Uma suspensão do waiver agora eliminaria a necessidade dos pagamentos mensais até dezembro, que somariam cerca de R$ 500 milhões, nas contas da Eletronuclear. Ou seja, cairia a necessidade de aporte para um patamar mais aceitável, segundo o presidente da empresa.
“O risco de insolvência cairia bastante com isso. A gente continuaria tendo necessidade de um aporte de uns R$ 500 milhões, mas aí começa a ser algo mais palatável, porque talvez esse valor podemos conseguir acessando o mercado bancário ou algo assim”, explicou.
Custo x base tarifária
Para além dos custos com as obras em Angra 1 e com Angra 3 paralisada, a Eletronuclear lida com outro problema, segundo o presidente: o custo operacional das suas duas usinas em atividade é maior que a sua base tarifária, definida pela ANEEL (Agência Nacional de Energia Elétrica).
Trata-se de um problema que não é novo, mas que se agravou após a privatização da Eletrobras, que antes fazia aportes para cobrir a diferença não custeada pelas tarifas, uma vez que tinha caixa para tal. Com o controle da ENBPar, faltam recursos para esse suprimento adicional.
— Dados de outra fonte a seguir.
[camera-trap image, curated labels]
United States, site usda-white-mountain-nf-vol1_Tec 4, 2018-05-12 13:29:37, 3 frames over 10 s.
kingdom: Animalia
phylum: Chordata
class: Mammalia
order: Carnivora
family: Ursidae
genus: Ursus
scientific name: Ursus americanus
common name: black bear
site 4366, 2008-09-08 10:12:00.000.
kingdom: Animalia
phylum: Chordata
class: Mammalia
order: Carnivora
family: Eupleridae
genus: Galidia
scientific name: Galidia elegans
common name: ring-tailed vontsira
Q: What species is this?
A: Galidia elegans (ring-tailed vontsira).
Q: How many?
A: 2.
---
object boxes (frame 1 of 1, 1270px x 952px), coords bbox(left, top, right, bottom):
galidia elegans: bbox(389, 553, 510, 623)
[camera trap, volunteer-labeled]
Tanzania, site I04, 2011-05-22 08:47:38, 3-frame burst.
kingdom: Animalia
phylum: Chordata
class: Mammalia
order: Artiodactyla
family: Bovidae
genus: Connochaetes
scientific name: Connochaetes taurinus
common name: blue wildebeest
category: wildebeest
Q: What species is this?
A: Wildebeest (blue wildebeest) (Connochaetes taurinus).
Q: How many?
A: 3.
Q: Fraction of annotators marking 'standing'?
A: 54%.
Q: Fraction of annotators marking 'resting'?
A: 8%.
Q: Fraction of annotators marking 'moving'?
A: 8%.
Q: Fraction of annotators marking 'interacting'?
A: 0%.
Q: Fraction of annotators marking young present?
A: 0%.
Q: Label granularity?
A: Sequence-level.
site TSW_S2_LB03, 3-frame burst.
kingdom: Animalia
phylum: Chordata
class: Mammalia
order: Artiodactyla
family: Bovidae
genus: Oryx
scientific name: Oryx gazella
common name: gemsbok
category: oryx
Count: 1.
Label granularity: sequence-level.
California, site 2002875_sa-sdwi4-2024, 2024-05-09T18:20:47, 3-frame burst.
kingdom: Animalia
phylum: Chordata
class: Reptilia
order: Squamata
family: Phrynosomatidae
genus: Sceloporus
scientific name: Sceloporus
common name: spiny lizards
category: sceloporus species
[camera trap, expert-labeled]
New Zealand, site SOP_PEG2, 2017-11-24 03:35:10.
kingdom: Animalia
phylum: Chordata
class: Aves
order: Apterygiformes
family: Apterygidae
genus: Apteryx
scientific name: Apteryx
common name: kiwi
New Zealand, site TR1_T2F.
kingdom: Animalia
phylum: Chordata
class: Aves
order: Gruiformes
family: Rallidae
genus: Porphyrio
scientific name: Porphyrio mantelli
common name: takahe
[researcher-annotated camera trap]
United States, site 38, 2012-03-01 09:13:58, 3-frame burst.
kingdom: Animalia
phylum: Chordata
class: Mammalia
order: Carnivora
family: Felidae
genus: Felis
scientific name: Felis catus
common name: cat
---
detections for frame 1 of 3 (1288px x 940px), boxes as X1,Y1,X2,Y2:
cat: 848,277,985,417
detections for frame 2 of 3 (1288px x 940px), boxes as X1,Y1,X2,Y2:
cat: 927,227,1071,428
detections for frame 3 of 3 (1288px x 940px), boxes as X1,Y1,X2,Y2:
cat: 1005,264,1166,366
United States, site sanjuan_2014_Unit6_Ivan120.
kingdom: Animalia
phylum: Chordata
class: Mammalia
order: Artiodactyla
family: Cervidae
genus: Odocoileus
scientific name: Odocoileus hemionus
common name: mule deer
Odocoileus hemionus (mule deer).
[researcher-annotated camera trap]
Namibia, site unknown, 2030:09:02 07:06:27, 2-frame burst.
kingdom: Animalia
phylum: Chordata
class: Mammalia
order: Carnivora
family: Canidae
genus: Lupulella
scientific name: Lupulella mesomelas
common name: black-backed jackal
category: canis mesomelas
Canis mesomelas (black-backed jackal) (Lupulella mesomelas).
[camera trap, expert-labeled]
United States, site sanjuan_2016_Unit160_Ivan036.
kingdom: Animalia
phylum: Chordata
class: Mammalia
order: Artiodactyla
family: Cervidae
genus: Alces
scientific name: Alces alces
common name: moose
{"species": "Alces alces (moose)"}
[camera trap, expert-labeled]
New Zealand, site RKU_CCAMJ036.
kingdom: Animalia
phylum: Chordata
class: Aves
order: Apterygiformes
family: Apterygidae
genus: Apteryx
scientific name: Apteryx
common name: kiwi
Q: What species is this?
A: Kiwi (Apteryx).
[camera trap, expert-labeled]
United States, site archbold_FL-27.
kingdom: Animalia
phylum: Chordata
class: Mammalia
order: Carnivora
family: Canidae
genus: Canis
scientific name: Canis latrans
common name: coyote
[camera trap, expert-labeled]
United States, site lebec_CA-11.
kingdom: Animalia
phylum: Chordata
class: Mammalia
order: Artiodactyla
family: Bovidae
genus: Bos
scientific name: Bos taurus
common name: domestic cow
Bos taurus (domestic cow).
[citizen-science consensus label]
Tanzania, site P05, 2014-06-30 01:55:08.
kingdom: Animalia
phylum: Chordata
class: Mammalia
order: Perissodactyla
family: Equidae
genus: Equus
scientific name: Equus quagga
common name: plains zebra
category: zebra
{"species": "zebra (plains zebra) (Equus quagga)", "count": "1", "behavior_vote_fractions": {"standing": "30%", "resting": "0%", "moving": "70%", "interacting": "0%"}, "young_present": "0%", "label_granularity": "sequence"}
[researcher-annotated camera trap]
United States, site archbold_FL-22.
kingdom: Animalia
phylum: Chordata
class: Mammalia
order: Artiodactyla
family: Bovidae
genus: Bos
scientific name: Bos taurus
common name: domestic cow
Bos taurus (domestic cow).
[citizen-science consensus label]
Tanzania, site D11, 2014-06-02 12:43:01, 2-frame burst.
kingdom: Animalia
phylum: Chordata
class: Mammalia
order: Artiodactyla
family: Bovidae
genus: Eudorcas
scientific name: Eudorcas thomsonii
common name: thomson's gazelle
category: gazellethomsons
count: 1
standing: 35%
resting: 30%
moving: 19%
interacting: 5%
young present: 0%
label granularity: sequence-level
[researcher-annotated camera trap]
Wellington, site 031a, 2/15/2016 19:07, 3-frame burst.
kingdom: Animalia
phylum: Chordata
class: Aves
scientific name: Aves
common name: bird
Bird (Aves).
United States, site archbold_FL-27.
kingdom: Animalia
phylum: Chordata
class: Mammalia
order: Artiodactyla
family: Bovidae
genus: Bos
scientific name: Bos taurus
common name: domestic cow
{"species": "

Já a União é impedida por lei de aportar recursos para pagamento de pessoal em estatais que não são consideradas dependentes do Tesouro Nacional.
De 2015 a 2021, a Eletrobras aportou R$ 5 bilhões para cobrir o desequilíbrio da Eletronuclear. Em 2022, primeiro ano sob o novo modelo, a parcela do PMSO (Pessoal, Material, Serviços de Terceiros e Outros) na tarifa de Angra foi definida pela ANEEL em R$ 1,1 bilhão, sendo que o custo da operação ficou em R$ 1,6 bilhão, ou seja, 38% acima. Em 2023, com o PMSO no mesmo patamar, a despesa foi de R$ 1,8 bilhão, um déficit de 62%.
“O nosso PMSO está desequilibrado e isso não é de hoje, o que leva a empresa a uma situação grave”, diz Lycurgo, que afirma ainda que parte do aumento dos custos se deve ao concurso realizado em 2021 visando a contratação de empregados para Angra 3, que admitiu 400 funcionários.
Diante do cenário, ele explica que a empresa tem trabalhado em duas frentes: cortar gastos e tentar ajustes no seu PMSO regulado. Para o exercício de 2024, a ANEEL aumentou a parcela para R$ 1,4 bilhão. Por outro lado, o orçamento previsto para o ano era de R$ 2,4 bilhões. Com os cortes, foi possível fechar em R$ 1,9 bilhão.
“Conseguimos voltar ao patamar de 38% acima do PMSO com os cortes do que estava previsto no orçamento de 2024. Para 2025 devemos cair mais, ficando entre 20% e 25% acima, que é um patamar mais factível e possível de consertar com plano de demissão voluntária e ajustando a terceirização de maneira eficiente, por exemplo”, declarou.
Além disso, Lycurgo ressalta que há também desafio de ajustar a base remuneratória. “A questão não está só em cortar custos. A base tarifária também está equivocada há alguns anos, e isso vai levar tempo para que a gente possa mostrar à ANEEL e que eles possam computar na tarifa.”